The batched solver code downloadable from the CUDA registered developer website was a precursor to the batch support added to CUBLAS. The many downloads of that original code motivated productization of batched interfaces. Unless programmers have a need for source code, e.g. to add custom functionality, it should not be used any more at this time.
You seem to be using single precision data. Note that there is no single-precision solver in the downloadable package, i.e., no function ssolve_batch(). You could make your own ssolve_batch() function following the pattern of the existing double-precision solver and it should be able to handle matrices up to about dimension 108x108 on a K40.
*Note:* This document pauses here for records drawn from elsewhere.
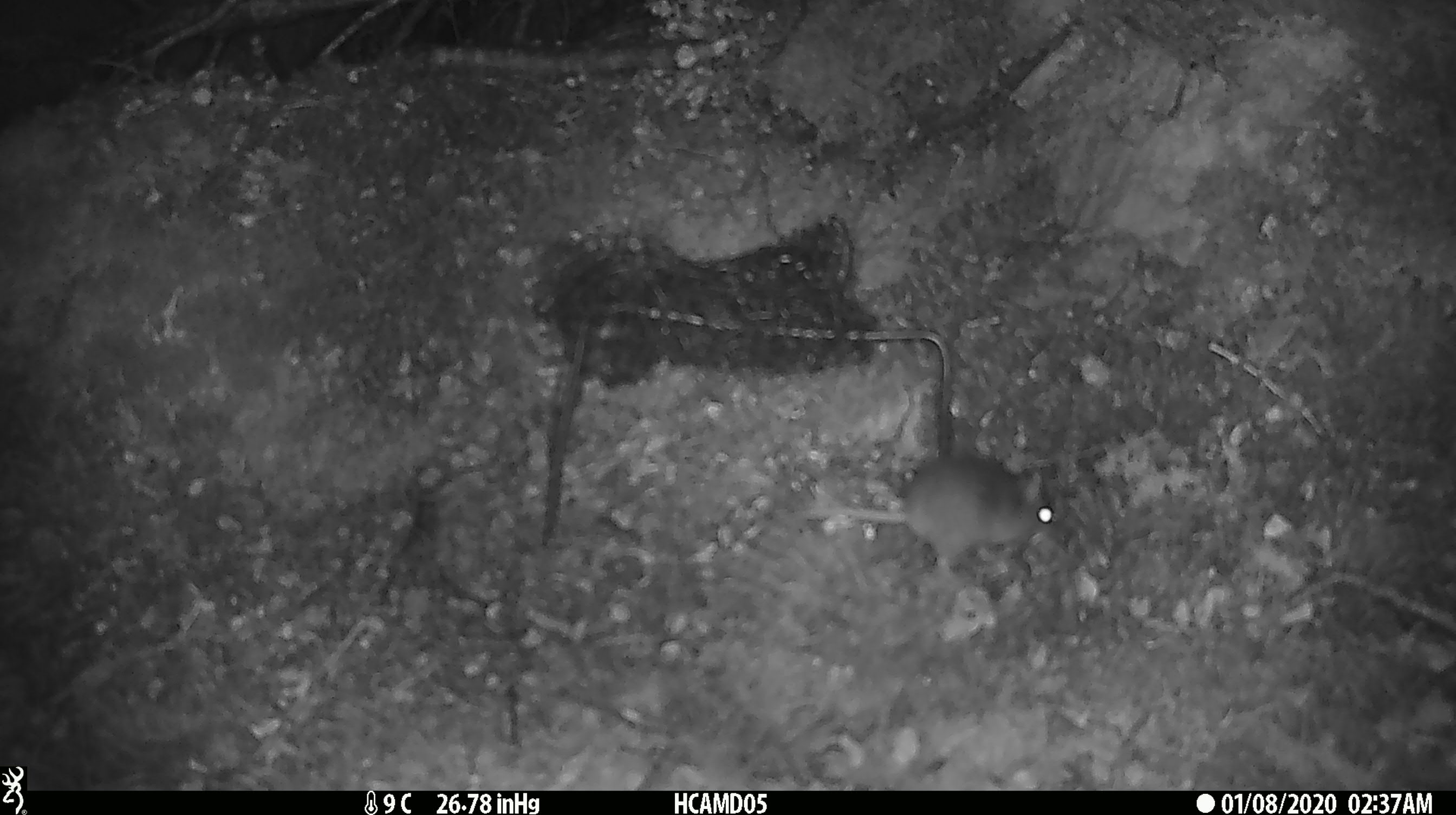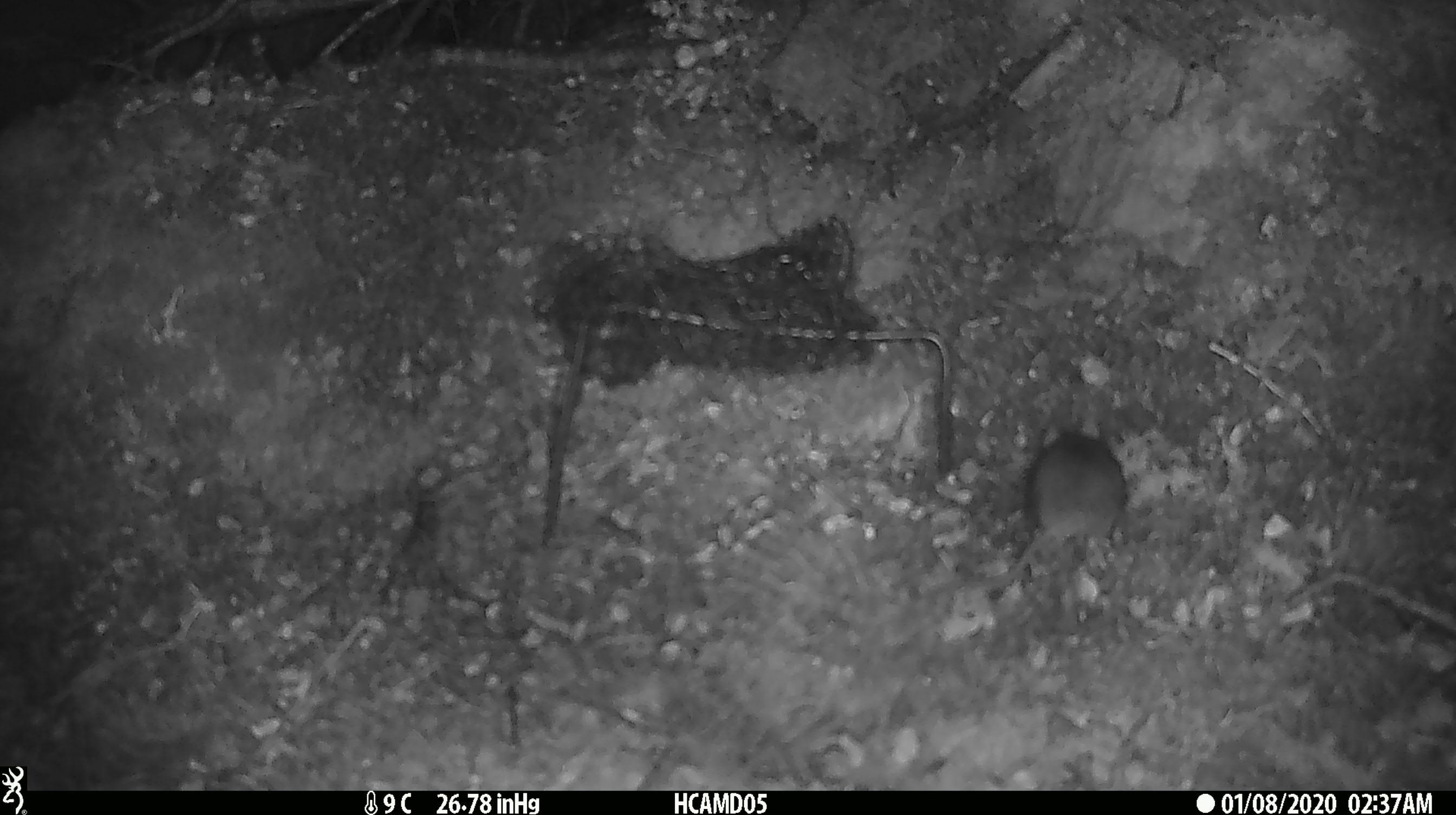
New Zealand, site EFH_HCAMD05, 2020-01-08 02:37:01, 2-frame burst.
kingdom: Animalia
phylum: Chordata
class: Mammalia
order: Rodentia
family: Muridae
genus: Mus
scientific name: Mus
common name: mouse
Mouse (Mus).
I don’t recall what exact performance expectations one should have for a K40, but 30 GFLOPS does not seem totally out of line. By their nature, solvers contain both sequential and parallel operations, they are not fully parallel like a matrix multiply. The general issue when processing small matrices is that they do not expose enough parallelism to keep the GPU busy, which needs to run on the order of 10,000 threads for good performance.
One can introduce batch processing to get around it, but this then takes many registers or lots of shared memory to make it fast. Around a matrix size of 10x10 one runs out of registers, around size 100x100 one runs out of shared memory (e.g. 76x76 when the matrix elements are ‘double’).
There is a gap between that size and the minimum size that can be handled efficiently by non-batched operations (around 256x256, I think, but my memory is hazy). The gap can be filled by various “hybrid” methods as best one can, but the performance will not necessarily great.
If this is an important use case (i.e. significant impact on overall application run time), you may want to file an RFE (request for enhancement) with NVIDIA to further optimize the batched APIs for this range of matrix sizes. RFEs can be filed via the bug reporting form, simply prefix the synopsis with “RFE:” to mark it as such.